Ben: Well I’ve got a book that I wrote the first edition of in 2012, the one that you mentioned at the start of the show. And the publishers hassled me every three or four years to do it. Another version of it, which I always grumble and roll my eyes about and I think this is done, like there’s nothing new to add here. But it turns out things move on quite a lot. And I think the majority of my time at the minute has been, I’ve learned a hell of a lot about CSS Grid, which I know Rachel of this parish is a big proponent and has been heavily involved in. And I think the sort of thing that I’ve said to people is that it’s probably, getting a good handle on CSS Grid is probably the biggest upgrade to your CSS skills you can do if you don’t already know Grid. That’s been fantastic.

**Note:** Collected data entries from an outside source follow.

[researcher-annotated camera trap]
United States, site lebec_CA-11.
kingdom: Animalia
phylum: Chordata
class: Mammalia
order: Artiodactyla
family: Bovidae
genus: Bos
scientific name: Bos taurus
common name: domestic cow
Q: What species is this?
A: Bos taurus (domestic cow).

Ben: And then for the last sort of, I started out like a lot of people my age, I didn’t go into web development as an intention. I find myself there. And so for the longest time I stayed away from what we’d call real programming languages, and it’s only in the last two or three years that I’ve got into JavaScript and TypeScript and so classes and things like that in JavaScript, which I’ve just tried to steer away from the longest time. That’s the stuff I’ve been looking at and trying to really wrap my head around destructuring and all this stuff. There’s no end in sight for learning in web dev world, that’s for sure.
Drew: That is definitely for sure. If you, dear listener, would like to hear more from Ben, you can follow him on Twitter where he’s at. Ben Frane, and find his personal website at benfrane.com. Thanks for joining us today. Ben, do you have any parting words?
Ben: No, just if you wear a wedding ring, maybe think about perhaps not.